1. Our Specification Of Lists - General Considerations
There is no unique way to specify an abstract data type. Last lecture
we saw two `standard' specifications for lists, we will now develop
our own. Specifications differ in two main ways:
- what are the primitive parts out of which lists are
composed.
- what are the primitive operations on lists.
The choice of primitive operations is important, because it directly
determines:
- Functionality:
- Users must write their functions using only the primitives that
are provided. Some functions may be impossible to write with a
given set of primitives. We must be sure that all the functions
that might be needed by the user can be written using the
primitives we provide.
For example, the primitive operations on arrays provided by
Pascal do not permit the user to change the size of an array
dynamically. This was a design decision made when Pascal was
specified.
- Efficiency:
- How efficient will the user's code be?
- User Convenience:
- How much effort it will be for the user to write the functions
he really needs? This is important because, in practice, the
cost to develop software, and the number of tricky bugs that are
in it, are closely linked with the amount of effort required to
write the software.
For example, in the classical List specification, there is
just one `current' node in any given list. This is
actually very inconvenient: in many applications, it is
necessary to access two elements of the same list
simultaneously. It is not impossible to accomplish this within
the classical specification, but doing so involves extra work
and tricks which obscure the function being performed.
- Maintainability:
- A program is easily maintainable if it can easily be understood
and changed. To ensure that the code that implements an abstract
data type is very easily maintained, there should be as small a
set of primitive operations as possible, and each primitive
operation should be very simple.
We will view a list as a collection of elements that are organized in
a linear fashion. The primitive operations that we will provide is
determined by the following general considerations:
- A list is a special kind of collection. In the most general
notion of `collection' the elements in a collection are not
organized in any particular way. Lists are collections having an
additional property: the order on elements. There are many very
powerful operations that can be defined on collections generally
- we'll see several shortly - and we would like to be able to
apply these to lists too.
- We would like all our primitive operations to be very efficient.
More precisely, we want them to be constant time and
constant space operations - which means they will use
the same time and space to process lists of any size. There will
be obvious exceptions - operations which, by definition, must
access each element in the list one-by-one - but all other
operations should require constant time and space.
- There are some very commonly-used operations that we would like
to ensure are done as efficiently as possible.

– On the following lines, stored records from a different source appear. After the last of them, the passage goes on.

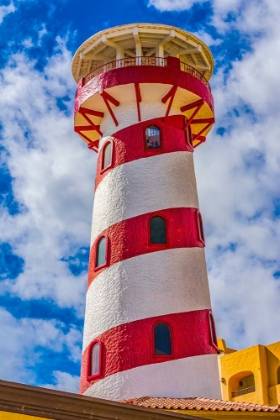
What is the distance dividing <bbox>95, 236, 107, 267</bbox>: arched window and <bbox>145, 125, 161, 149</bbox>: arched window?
3655 mm

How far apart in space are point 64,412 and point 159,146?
43.4 ft

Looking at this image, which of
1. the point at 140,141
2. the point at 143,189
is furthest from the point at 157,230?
the point at 140,141

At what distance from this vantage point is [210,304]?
18.4m

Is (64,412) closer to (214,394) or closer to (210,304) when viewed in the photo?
(214,394)

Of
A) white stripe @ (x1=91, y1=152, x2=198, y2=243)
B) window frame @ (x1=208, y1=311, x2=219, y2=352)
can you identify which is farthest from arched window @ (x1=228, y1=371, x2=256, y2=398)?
white stripe @ (x1=91, y1=152, x2=198, y2=243)

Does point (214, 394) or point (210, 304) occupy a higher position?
point (210, 304)

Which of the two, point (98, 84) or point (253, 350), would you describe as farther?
point (253, 350)

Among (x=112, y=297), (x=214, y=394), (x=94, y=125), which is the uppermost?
(x=94, y=125)

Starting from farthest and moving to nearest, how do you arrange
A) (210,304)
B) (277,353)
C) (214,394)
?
(277,353)
(210,304)
(214,394)

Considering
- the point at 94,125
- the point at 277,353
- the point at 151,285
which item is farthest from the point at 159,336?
the point at 277,353

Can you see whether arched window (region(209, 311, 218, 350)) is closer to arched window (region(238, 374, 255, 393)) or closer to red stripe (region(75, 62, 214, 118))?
red stripe (region(75, 62, 214, 118))

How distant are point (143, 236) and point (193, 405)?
5.90 meters

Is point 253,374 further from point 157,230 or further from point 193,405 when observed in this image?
point 193,405

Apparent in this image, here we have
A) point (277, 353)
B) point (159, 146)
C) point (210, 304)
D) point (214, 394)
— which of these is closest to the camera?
point (214, 394)
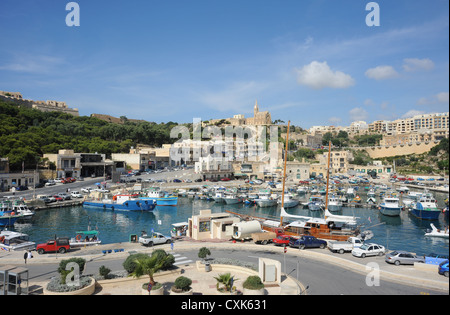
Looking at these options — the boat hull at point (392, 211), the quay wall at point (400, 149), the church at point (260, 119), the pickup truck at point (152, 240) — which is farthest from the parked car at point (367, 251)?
the church at point (260, 119)

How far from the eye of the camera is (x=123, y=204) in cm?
3762

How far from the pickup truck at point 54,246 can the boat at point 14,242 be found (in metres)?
2.03

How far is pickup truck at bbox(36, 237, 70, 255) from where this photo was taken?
1658cm

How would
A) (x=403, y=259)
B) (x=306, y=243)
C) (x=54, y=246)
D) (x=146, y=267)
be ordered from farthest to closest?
Result: (x=54, y=246), (x=306, y=243), (x=403, y=259), (x=146, y=267)

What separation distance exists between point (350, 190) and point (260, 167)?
913 inches

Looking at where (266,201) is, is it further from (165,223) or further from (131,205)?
(131,205)

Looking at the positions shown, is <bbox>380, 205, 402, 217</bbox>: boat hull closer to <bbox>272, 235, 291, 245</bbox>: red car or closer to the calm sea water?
the calm sea water

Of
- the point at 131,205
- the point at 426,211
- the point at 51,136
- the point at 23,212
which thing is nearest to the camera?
the point at 23,212

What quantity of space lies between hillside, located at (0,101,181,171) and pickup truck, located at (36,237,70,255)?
34738 millimetres

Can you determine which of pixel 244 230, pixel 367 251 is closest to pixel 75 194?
pixel 244 230

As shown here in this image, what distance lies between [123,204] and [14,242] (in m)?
18.9

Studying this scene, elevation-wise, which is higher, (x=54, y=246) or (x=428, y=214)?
(x=54, y=246)
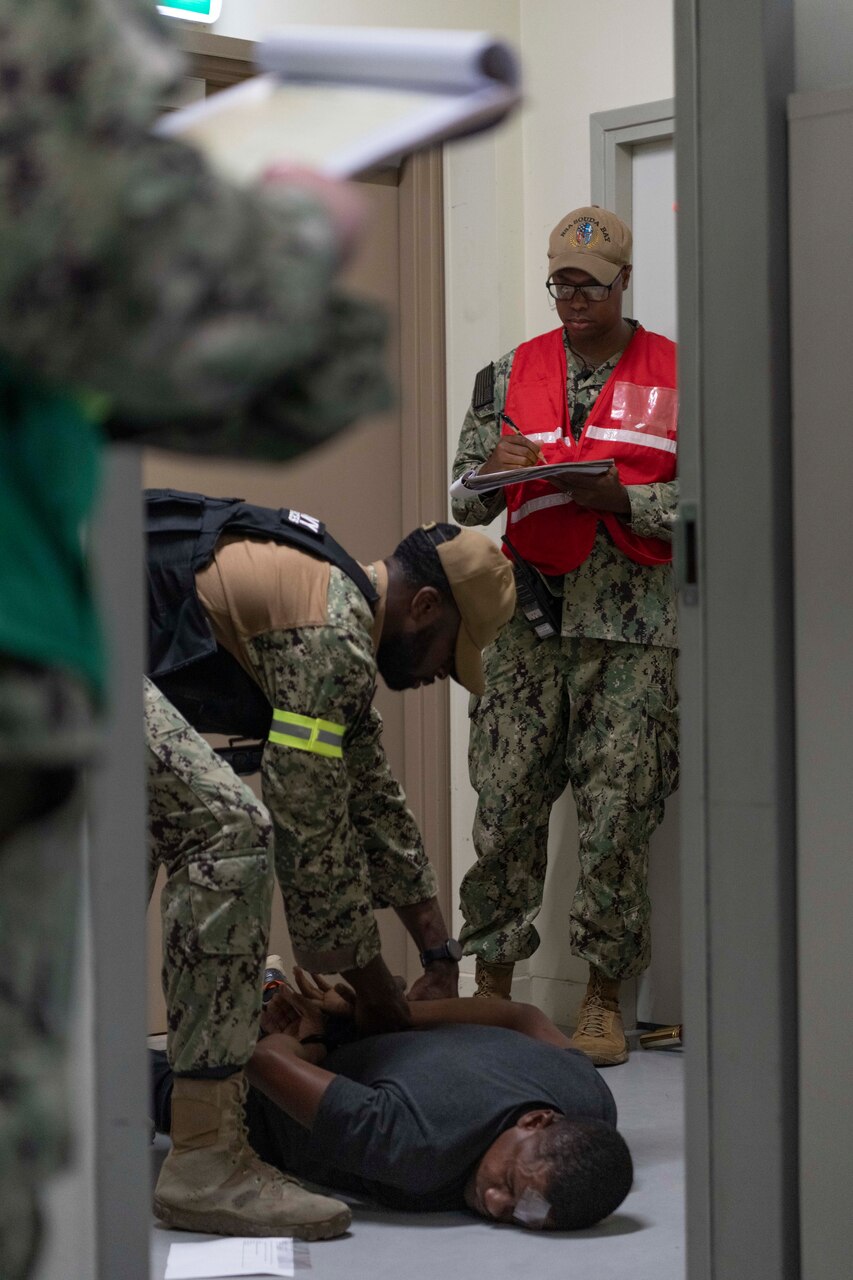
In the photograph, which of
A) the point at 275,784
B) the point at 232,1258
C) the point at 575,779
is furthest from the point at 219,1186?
the point at 575,779

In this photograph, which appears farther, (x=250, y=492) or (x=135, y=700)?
(x=250, y=492)

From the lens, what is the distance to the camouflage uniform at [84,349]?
68 cm

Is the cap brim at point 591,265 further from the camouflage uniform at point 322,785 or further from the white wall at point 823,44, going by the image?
the white wall at point 823,44

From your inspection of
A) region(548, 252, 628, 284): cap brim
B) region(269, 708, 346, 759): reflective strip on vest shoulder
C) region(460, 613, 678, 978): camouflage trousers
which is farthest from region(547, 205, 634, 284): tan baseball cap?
→ region(269, 708, 346, 759): reflective strip on vest shoulder

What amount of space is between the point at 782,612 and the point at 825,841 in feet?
0.82

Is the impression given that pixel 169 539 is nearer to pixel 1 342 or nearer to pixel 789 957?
pixel 789 957

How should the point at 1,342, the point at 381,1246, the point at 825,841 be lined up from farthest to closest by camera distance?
the point at 381,1246 → the point at 825,841 → the point at 1,342

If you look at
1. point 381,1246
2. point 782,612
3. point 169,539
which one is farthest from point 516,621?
point 782,612

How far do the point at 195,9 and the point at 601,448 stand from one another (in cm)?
130

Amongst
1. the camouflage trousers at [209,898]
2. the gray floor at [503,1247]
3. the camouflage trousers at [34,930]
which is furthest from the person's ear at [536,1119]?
the camouflage trousers at [34,930]

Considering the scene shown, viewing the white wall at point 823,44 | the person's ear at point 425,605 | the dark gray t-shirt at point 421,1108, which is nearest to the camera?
the white wall at point 823,44

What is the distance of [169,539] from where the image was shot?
258 cm

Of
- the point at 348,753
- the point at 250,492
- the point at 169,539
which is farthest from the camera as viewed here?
the point at 250,492

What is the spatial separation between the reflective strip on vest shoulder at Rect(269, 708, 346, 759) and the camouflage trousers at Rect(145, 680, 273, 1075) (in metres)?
0.18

For example, one
of the most common operations on a list or collection is
determining its size (length). Another pair of common operations
are joining together two lists and the inverse: splitting one
list into two (the front and back). In the classical
specification, these operations require going through the list
element by element - therefore, they are not constant time
operations - they are quick for short lists but very slow for
very long lists. We will make them primitive operations and make
them constant time.
- We will generalize the classical idea of a current node:
we will allow the user to access any number of list elements
simultaneously. To do this, we will define an abstract type
called window, which gives access to an element in a
list; the user can have as many windows as he likes. We will
have to define operations on windows, that permit them to be
created, moved around, inspected, and so on.
- We will not have any operations that result in the same element
being a member of two different lists. This may sound strange,
but it is a situation that can very easily arise, even with
ordinary primitives like TAIL or our JOIN operation. To see
this, consider the following example.
Suppose we have three lists,
and we join L1 and L2 together using the JOIN operation. This
operation captures the intuitive meaning of `join', resulting in list:
What is the relation between this list and the ones we started with?

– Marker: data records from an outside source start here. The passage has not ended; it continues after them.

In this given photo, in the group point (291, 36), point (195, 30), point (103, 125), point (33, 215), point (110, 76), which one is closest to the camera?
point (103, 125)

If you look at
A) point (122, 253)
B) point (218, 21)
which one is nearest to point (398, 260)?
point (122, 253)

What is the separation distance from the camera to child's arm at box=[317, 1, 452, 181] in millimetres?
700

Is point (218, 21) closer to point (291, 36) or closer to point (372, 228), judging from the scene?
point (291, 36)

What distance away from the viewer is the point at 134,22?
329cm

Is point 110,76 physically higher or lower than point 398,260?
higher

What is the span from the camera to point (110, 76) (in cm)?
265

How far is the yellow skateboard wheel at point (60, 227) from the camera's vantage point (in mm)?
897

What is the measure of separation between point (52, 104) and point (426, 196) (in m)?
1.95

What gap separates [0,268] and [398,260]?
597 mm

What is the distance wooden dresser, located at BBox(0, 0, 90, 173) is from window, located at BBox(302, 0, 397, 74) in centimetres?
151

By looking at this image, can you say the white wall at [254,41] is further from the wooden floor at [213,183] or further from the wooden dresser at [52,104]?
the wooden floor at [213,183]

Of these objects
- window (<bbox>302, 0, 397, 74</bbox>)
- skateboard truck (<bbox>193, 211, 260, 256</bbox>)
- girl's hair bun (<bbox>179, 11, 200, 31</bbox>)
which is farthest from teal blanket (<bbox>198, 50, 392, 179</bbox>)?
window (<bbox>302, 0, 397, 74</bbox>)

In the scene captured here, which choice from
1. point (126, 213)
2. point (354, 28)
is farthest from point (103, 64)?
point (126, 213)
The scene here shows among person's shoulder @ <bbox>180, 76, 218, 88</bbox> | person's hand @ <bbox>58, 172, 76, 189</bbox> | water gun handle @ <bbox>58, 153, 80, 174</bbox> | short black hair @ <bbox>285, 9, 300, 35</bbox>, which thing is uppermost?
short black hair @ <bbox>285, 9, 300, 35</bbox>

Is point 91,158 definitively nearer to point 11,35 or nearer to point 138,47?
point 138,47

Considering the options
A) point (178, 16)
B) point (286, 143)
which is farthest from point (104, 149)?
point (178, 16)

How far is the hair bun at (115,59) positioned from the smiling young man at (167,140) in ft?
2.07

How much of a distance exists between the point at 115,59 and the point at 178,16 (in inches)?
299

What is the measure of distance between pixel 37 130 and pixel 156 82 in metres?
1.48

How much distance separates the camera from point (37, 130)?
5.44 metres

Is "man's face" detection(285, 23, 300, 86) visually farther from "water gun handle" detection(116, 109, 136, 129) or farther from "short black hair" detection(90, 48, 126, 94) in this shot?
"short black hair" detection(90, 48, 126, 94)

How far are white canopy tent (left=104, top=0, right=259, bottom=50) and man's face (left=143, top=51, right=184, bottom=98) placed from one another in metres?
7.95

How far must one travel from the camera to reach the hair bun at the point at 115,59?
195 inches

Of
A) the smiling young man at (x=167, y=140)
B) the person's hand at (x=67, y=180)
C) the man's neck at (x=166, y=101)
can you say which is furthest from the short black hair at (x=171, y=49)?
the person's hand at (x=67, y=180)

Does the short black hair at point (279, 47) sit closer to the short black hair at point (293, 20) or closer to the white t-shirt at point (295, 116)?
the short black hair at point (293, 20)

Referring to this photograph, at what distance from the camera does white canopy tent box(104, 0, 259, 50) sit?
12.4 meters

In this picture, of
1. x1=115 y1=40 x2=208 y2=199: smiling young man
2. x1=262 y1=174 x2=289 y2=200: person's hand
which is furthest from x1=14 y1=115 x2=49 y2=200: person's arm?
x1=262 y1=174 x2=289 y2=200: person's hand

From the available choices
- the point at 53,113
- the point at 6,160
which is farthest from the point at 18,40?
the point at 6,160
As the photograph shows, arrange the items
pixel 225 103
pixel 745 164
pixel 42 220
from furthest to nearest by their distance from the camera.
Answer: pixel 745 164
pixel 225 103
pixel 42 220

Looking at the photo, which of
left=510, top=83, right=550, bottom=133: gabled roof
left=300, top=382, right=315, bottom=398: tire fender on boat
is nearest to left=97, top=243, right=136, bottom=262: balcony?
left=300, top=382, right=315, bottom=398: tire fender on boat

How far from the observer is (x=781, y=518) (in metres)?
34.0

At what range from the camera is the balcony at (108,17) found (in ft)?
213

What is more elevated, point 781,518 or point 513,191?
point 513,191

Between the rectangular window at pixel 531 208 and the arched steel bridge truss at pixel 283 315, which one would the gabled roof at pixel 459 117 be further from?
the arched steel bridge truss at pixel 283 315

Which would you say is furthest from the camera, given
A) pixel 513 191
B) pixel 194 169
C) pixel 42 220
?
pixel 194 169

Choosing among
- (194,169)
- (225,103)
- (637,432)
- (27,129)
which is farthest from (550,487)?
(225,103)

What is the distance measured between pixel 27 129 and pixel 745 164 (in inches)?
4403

One possibility, which seems very natural, is that L1 and L2 have
literally been glued together, so that L1 is the result of
the operation (L2 has been glued onto the end of it), and L2 is
the last 2 elements of L1:
Why is this a problem? Well, because some operations on L2 will affect
L1, and, likewise, some operations on L1 will affect L2. For example,
if we now JOIN L1 and L3, L2 will be affected:
As you can imagine, if this happens, things get very confusing!

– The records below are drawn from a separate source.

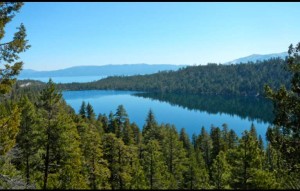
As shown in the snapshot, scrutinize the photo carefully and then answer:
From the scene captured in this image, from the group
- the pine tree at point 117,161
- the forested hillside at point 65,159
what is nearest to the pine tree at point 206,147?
the forested hillside at point 65,159

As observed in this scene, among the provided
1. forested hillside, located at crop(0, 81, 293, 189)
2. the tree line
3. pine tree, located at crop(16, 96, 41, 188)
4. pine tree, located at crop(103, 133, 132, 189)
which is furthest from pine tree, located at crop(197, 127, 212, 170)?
pine tree, located at crop(16, 96, 41, 188)

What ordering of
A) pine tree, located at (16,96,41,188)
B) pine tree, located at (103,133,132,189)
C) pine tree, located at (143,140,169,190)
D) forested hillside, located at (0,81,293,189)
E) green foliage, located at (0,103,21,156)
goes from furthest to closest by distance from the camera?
pine tree, located at (103,133,132,189) → pine tree, located at (143,140,169,190) → pine tree, located at (16,96,41,188) → forested hillside, located at (0,81,293,189) → green foliage, located at (0,103,21,156)

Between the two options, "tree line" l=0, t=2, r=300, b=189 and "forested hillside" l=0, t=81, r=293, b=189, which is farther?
"forested hillside" l=0, t=81, r=293, b=189

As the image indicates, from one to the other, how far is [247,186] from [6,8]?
22751 mm

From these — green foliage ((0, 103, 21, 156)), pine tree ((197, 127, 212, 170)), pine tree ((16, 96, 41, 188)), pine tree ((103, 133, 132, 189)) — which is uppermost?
green foliage ((0, 103, 21, 156))

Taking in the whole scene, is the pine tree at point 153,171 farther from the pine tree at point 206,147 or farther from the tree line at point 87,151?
the pine tree at point 206,147

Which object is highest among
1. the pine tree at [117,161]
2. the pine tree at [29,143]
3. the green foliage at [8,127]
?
the green foliage at [8,127]

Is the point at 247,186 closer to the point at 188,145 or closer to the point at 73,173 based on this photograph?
the point at 73,173

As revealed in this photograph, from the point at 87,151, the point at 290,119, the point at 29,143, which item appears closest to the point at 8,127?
the point at 29,143

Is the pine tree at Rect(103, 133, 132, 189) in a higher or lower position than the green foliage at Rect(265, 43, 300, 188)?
lower

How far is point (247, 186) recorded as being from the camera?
1083 inches

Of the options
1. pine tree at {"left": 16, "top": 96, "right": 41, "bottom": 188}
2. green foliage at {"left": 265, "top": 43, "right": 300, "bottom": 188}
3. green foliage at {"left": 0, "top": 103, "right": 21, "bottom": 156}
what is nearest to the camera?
green foliage at {"left": 0, "top": 103, "right": 21, "bottom": 156}

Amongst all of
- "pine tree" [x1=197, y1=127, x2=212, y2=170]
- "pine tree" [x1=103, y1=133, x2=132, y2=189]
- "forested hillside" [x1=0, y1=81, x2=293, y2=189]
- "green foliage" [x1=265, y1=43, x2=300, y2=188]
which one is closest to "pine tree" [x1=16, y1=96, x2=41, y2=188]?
"forested hillside" [x1=0, y1=81, x2=293, y2=189]

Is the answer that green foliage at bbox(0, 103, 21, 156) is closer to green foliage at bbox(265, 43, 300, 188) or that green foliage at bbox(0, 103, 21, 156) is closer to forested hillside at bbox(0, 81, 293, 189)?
forested hillside at bbox(0, 81, 293, 189)
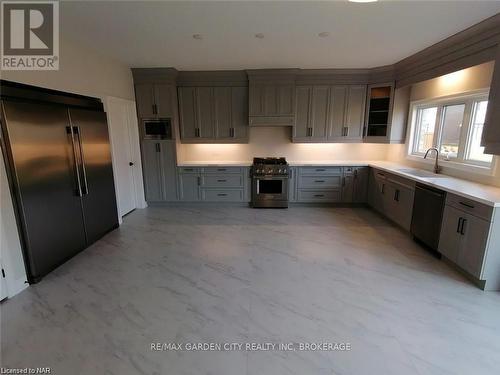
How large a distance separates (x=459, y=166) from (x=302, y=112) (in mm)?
2617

There are at least four ways to avoid this confusion:
- return a copy. L1 and L2 are unaffected by JOIN. This
solution tends to be memory hungry.
- keep L1 and L2 completely separate: put all the elements that
would normally be shared into just one of them. In this
approach, JOIN(L1,L2) transfers the elements from L2 into L1: L2
ends up with nothing in it.
- change the `type' of L2: it is now a `sublist' instead of a
`list'. Then restrict some operations to operate only on lists,
not on sublists (typically sublists can be inspected but not
changed). This gives the advantages of sharing (efficient memory
use) without the problems.
- L1 and L2 become exactly the same list - all subsequent
operations on one of them have identical effects on both. They
become two names for the very same list: we say that they become
`unified'.
(2), (3), and (4) are equally acceptable. We will use (2) for lists,
and (3) for trees later in the course. We will discuss (4) in more
detail next lecture.
This decision is not a mere implementation detail. It is a crucial
consideration in formulating our specification. It affects how we
define the behaviour of our operations - we have just described 5
different ways the JOIN operation might behave. In order to write an
application that uses JOIN, the applications programmer must know
which of these five behaviours he will get.